Published: 9 November 2007

Abstract

Background

The Cuban HIV/AIDS epidemic has the lowest prevalence rate of the Caribbean region. The objective of this paper is to give an overview of the HIV/AIDS epidemic in Cuba and to explore the reasons for this low prevalence.

Methods

Data were obtained from the Cuban HIV/AIDS programme established in 1983. This programme has an extensive adult HIV testing policy, including testing of all pregnant women. HIV and AIDS cases have been recorded since 1986. Persons found to be HIV-positive are interviewed on their sexual behaviour and partners. Tracing and voluntary testing of these partners are organised. Epidemiological description of this epidemic was obtained from analysis of this data set. Using elementary mathematical analyses, we estimated the coverage of the detection system (percentage of HIV-positive adults detected) and the average period between HIV infection and detection. Estimated HIV prevalence rates were corrected to account for the coverage.

Results

HIV prevalence has increased since 1996. In 2005, the prevalence among pregnant women was 1.2 per 10,000 (16/137000). Estimated HIV prevalence among 15- to 49-year-olds was 8.1 per 10,000 (4913/6065000; 95%CI: 7.9 per 10,000 – 8.3 per 10,000). Most (77%) of the HIV-positive adults were men, most (85.1%) of the detected HIV-positive men were reported as having sex with men (MSM), and most of the HIV-positive women reported having had sex with MSM. The average period between HIV infection and detection was estimated to be 2.1 years (IQR = 1.7 – 2.2 years). We estimated that, for the year 2005, 79.6% (IQR: 77.3 – 81.4%) of the HIV-positive persons were detected.

Conclusion

MSM drive the HIV epidemic in Cuba. The extensive HIV testing policy may be an important factor in explaining the low HIV prevalence.

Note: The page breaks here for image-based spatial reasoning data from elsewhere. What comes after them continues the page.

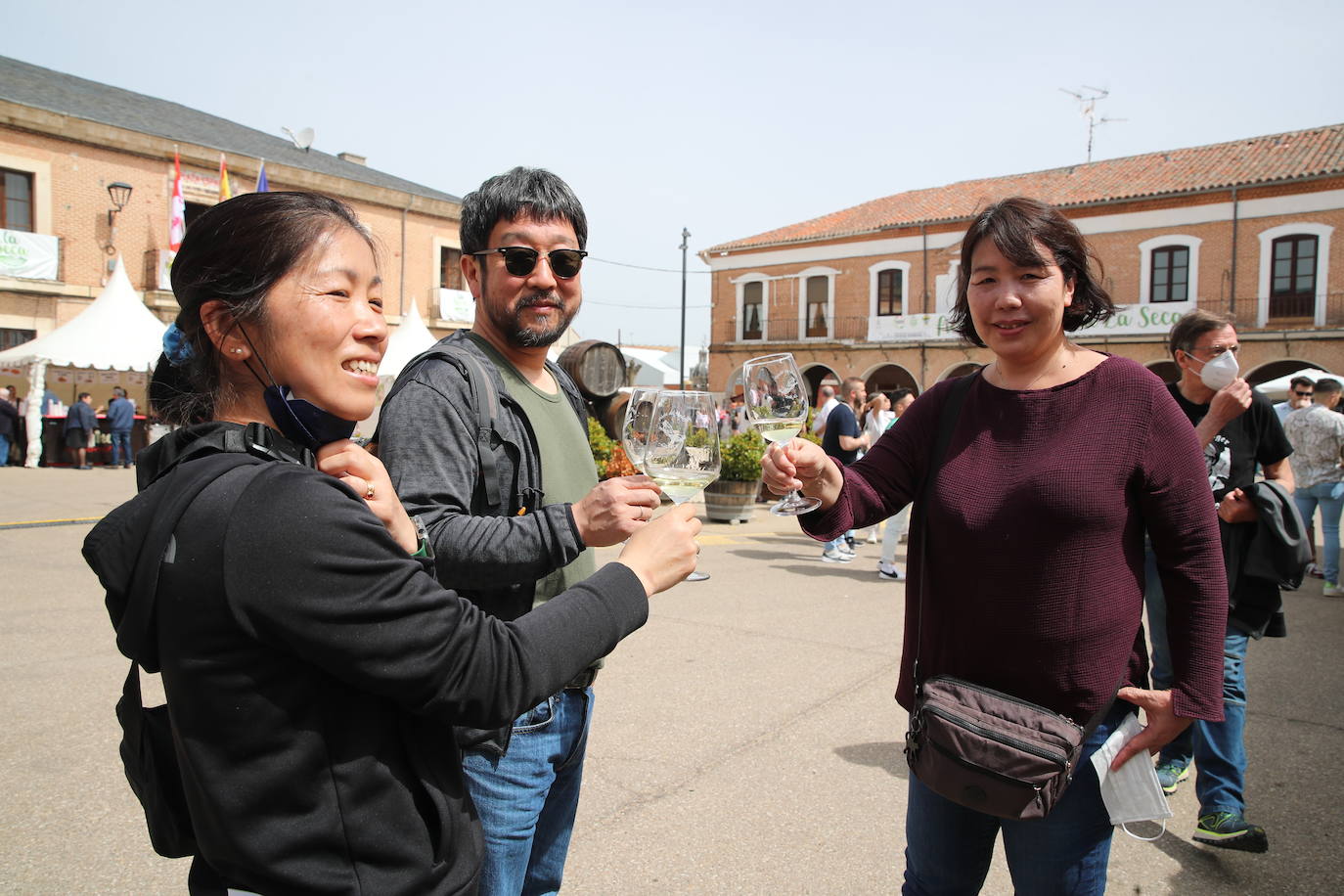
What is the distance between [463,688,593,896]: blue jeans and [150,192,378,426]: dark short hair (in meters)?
0.83

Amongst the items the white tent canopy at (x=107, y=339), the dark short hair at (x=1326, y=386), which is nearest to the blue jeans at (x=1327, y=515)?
the dark short hair at (x=1326, y=386)

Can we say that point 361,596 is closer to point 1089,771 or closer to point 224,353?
point 224,353

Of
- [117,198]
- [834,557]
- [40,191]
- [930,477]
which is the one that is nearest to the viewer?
[930,477]

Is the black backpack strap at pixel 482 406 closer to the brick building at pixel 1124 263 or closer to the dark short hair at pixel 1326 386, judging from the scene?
the dark short hair at pixel 1326 386

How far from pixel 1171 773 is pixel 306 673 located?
3.69 metres

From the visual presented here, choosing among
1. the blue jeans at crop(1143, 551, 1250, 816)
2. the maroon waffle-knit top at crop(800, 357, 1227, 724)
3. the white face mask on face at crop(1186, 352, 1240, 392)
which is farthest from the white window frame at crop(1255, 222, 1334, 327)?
the maroon waffle-knit top at crop(800, 357, 1227, 724)

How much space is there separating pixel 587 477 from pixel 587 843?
171 centimetres

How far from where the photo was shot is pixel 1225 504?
3.23 m

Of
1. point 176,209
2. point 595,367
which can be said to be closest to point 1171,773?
point 595,367

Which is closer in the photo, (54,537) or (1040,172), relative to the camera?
(54,537)

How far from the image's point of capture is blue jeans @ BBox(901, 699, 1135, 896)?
1.79 metres

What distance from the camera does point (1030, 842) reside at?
5.89 feet

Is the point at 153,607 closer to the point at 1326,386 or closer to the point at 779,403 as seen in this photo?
the point at 779,403

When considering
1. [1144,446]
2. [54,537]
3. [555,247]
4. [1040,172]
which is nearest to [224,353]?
[555,247]
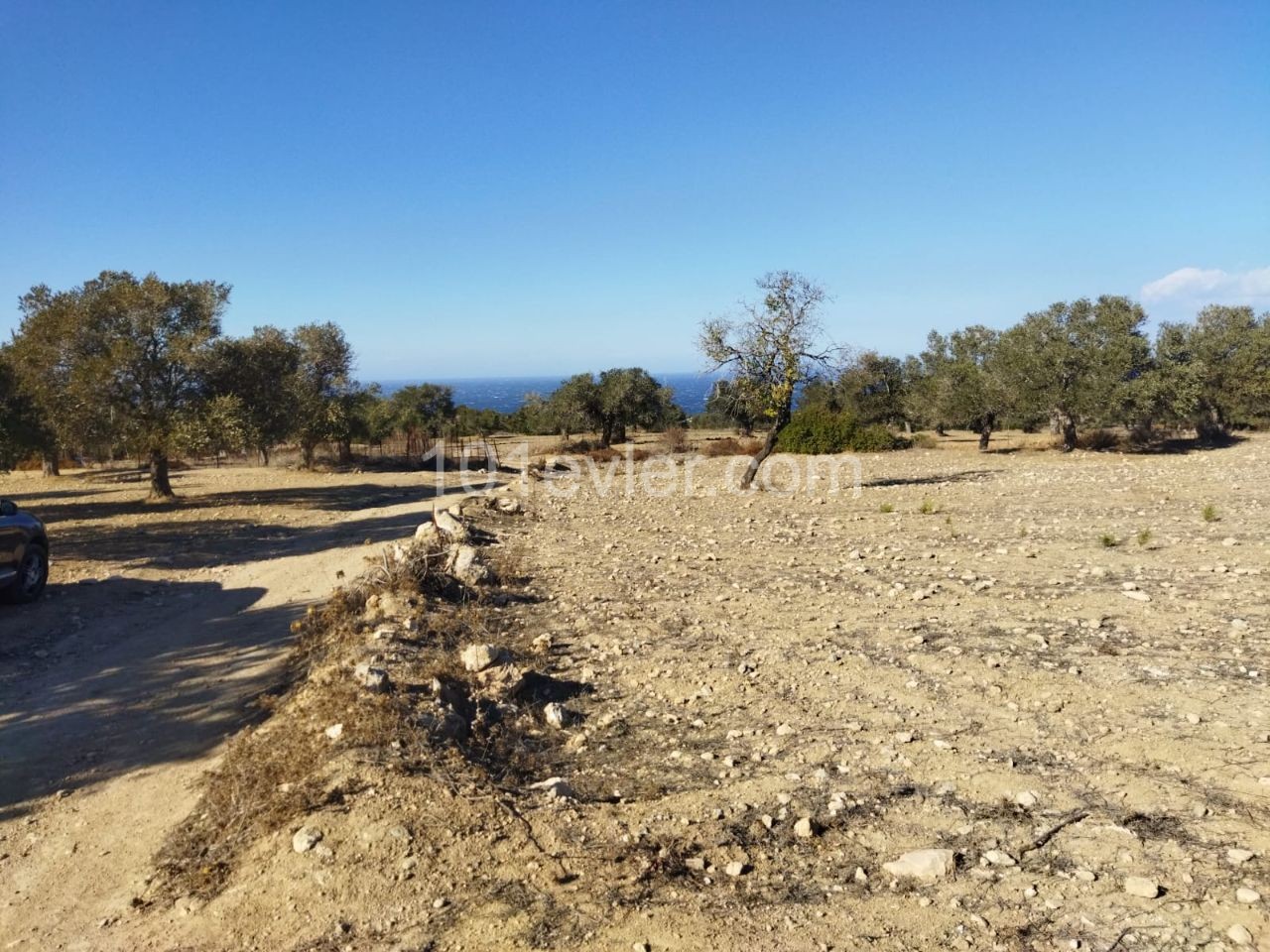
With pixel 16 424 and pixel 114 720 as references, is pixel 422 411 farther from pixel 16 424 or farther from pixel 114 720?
pixel 114 720

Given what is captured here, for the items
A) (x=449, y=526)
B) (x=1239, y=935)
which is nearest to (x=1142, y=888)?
(x=1239, y=935)

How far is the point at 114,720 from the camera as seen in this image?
6.97 metres

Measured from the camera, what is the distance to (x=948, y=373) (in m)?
36.4

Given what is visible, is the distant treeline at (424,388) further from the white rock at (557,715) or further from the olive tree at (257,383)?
the white rock at (557,715)

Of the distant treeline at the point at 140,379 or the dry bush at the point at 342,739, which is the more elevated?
the distant treeline at the point at 140,379

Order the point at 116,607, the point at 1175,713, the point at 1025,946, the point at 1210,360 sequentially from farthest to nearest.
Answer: the point at 1210,360, the point at 116,607, the point at 1175,713, the point at 1025,946

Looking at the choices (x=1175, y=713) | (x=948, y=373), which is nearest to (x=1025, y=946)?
(x=1175, y=713)

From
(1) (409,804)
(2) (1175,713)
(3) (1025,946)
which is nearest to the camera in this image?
(3) (1025,946)

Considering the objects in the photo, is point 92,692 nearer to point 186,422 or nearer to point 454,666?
point 454,666

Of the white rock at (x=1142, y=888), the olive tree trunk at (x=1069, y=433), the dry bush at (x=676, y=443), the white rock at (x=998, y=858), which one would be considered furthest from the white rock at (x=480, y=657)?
the dry bush at (x=676, y=443)

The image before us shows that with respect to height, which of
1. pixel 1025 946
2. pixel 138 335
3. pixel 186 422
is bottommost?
pixel 1025 946

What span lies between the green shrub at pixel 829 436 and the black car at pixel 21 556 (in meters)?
28.2

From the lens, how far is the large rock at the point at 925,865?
4.11 meters

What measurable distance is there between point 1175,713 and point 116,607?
12.4m
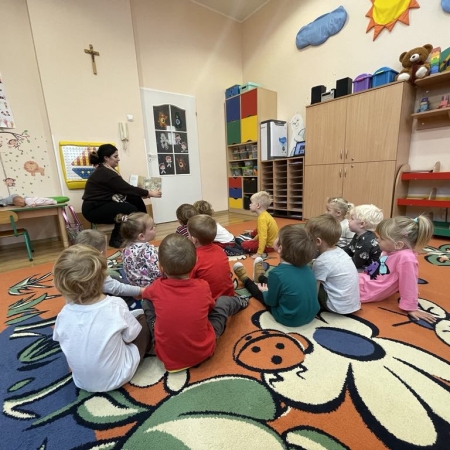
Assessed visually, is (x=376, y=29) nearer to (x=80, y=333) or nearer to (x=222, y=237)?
(x=222, y=237)

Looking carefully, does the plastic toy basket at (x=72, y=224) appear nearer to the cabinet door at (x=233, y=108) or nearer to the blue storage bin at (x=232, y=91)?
the cabinet door at (x=233, y=108)

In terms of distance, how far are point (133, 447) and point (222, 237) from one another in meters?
1.79

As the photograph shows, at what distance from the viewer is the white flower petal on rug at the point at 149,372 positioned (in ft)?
3.10

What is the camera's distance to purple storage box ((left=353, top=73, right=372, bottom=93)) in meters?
2.91

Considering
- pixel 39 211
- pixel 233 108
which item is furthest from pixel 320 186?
pixel 39 211

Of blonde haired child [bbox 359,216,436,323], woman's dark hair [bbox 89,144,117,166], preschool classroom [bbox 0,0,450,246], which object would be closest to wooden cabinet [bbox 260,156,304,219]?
preschool classroom [bbox 0,0,450,246]

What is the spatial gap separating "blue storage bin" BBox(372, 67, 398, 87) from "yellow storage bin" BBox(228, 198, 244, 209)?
268 cm

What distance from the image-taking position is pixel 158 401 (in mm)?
858

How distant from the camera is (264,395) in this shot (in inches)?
34.0

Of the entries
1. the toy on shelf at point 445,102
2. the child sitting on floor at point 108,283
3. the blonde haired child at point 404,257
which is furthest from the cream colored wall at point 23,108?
the toy on shelf at point 445,102

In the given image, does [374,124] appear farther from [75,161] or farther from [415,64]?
[75,161]

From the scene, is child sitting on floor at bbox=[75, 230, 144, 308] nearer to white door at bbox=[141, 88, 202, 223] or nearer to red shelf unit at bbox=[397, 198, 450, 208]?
white door at bbox=[141, 88, 202, 223]

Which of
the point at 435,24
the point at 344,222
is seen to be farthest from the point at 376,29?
the point at 344,222

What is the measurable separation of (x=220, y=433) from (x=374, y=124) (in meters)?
3.30
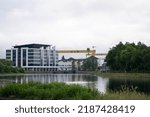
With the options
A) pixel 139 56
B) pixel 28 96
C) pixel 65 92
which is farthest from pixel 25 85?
pixel 139 56

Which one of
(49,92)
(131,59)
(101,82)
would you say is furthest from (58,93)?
(131,59)

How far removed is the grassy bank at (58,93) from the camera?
1644 centimetres

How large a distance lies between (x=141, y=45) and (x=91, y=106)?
10709 cm

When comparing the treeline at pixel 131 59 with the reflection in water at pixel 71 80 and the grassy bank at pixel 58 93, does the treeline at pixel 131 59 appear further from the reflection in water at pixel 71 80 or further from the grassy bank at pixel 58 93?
the grassy bank at pixel 58 93

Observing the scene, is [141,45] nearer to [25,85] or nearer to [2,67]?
[2,67]

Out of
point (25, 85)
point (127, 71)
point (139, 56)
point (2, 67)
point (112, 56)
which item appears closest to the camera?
point (25, 85)

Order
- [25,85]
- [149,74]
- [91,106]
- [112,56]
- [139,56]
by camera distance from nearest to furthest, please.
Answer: [91,106], [25,85], [149,74], [139,56], [112,56]

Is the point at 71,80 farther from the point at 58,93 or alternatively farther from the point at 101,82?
the point at 58,93

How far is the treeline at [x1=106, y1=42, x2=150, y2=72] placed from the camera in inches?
3874

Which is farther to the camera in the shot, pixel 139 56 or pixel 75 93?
pixel 139 56

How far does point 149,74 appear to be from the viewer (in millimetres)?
93125

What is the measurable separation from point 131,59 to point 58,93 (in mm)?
88893

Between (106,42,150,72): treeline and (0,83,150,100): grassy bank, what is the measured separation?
77.4m

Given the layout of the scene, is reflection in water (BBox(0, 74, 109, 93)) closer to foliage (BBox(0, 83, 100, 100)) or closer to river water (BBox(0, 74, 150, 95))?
river water (BBox(0, 74, 150, 95))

To reduce the HIV epidemic in Cuba, the epidemic among MSM should be addressed. To understand this epidemic further, data on sexual behaviour should be collected. Now that antiretroviral therapy is more widely available, the Cuban policy, based on intensive HIV testing and tracing of partners, may be considered as a possible policy to control HIV/AIDS epidemics in other countries.